The forces ripping global capitalism apart have made their way to our doorstep in more ways than one. Just check your superannuation balance. And no doubt by now you’ve heard the news that the University has taken a severe hit in its recurrent budget, due to a steep decline in investment returns. These funds were fueling the infrastructure build currently underway on campus and allowing us to do so without having to borrow on the open market. Now they’ve dried up, as they have for just about every other institution out there aside from Sydney real estate agents. The University has decided  that it is better to focus on reducing our expenditure now and over the next three years,  rather than just hoping things will get better, or (for now) halting the infrastructure build (given our desperate needs in this area). And so a 6% ‘savings’ target has been imposed on Faculties for each year 2009-2001, along with a 9% target for the centre. What this means practically is being worked out as I write and will be discussed with Chairs at the next SEC meeting. I’ll let you know what the implications are very soon for 2009 and beyond.  We need to try and find a way of making these savings without undermining our success, which has been significant in recent years and put us in a much better situation to manage these difficult times than otherwise might be. Some will come from managing how we roll out the recent positions we’ve advertised or are in the process of filling, and being prudent about future positions. Other savings will have to come from trimming our travel and research support budgets (alas), as well as continuing to manage our part-time teaching budgets extremely carefully. I think the biggest challenge will be trying to manage the workload implications of all of this. We can’t allow our workloads to balloon and thus undermine our research capacity and morale, but nor can we simply hope it all goes away. So we’ll need to look hard at our curricula planning for 2010-11 in particular, and that will mean thinking very hard about what is sustainable and what is not. Once again, I’ll be talking to chairs and as many of you as I can about this over the next few days and weeks. Meanwhile,  I’d be happy to hear from any of you about ideas or general comments about how best to address these challenges. It won’t be easy, but I am confident we’ll not only survive but prosper in the future. We’ve certainly got the talent and ability to do so in all of you.

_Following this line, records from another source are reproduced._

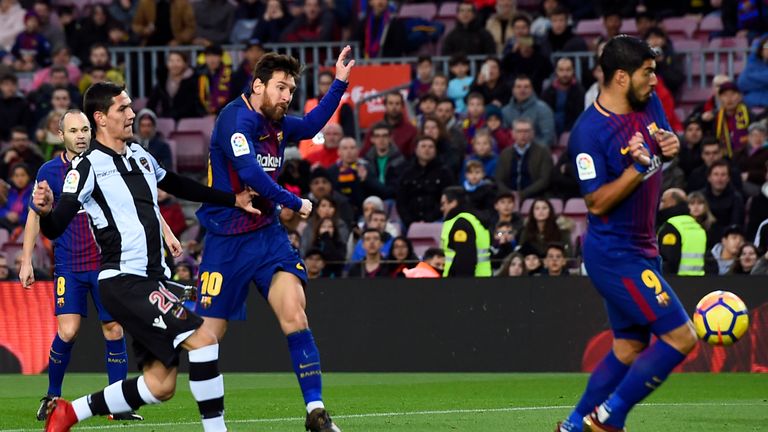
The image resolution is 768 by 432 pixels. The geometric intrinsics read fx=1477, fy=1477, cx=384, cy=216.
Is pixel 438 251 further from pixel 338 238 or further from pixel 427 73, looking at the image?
pixel 427 73

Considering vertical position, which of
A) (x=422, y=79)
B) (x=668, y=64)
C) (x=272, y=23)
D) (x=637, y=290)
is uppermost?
(x=272, y=23)

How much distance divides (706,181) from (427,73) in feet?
15.1

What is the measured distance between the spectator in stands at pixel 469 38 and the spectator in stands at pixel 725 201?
5.00m

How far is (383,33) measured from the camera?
21.0 metres

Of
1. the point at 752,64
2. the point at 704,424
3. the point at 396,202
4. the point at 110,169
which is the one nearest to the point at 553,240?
the point at 396,202

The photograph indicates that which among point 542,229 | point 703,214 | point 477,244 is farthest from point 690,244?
point 477,244

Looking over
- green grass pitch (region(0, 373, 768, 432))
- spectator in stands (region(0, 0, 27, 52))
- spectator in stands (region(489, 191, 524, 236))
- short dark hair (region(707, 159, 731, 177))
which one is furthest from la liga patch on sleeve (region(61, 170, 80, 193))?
spectator in stands (region(0, 0, 27, 52))

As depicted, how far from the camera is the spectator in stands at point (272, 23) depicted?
21938 mm

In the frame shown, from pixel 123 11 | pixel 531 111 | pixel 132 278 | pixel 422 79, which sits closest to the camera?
pixel 132 278

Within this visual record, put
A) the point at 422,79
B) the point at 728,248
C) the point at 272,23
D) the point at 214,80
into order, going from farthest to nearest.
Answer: the point at 272,23 < the point at 214,80 < the point at 422,79 < the point at 728,248

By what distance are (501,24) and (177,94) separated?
4.72 m

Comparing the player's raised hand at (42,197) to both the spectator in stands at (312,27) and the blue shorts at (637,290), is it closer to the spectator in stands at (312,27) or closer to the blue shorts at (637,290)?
the blue shorts at (637,290)

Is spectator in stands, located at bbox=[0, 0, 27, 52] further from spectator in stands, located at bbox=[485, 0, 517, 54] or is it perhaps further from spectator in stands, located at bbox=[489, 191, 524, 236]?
spectator in stands, located at bbox=[489, 191, 524, 236]

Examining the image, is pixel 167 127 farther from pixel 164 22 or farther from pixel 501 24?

Enough doom and gloom. There is still much to celebrate.  My warmest congratulations to Andrew Fitzmaurice (History) and John Grumley (Philosophy) for their success in being promoted to Level D. This is a major achievement and recognition of their outstanding work over the past few years. Congratulations also to Dirk Moses (History), has won the H-Soz-u-Kult Prize in modern history for his German Intellectuals and the Nazi Past, (CUP, 2007).  This is an extraordinarily prestigious award, voted by Germanhistorians, and books considered for the award cover all fields of modern history, so his book has been selected as the single best book in history published in 2007.  (see  And finally, many congratulations to Robert Aldrich (History) who as just been elected as Fellow of the  Australian Academy of Social Sciences, a richly deserved honour.

I am off to China for a few days to talk about multiculturalism and freedom, which should be interesting (!!), in addition to spruiking the wonders of the Faculty of Arts and the importance of the humanities and social sciences for a world in flux….. Glenda Sluga has kindly agreed to hold down the fort in my absence. See you soon.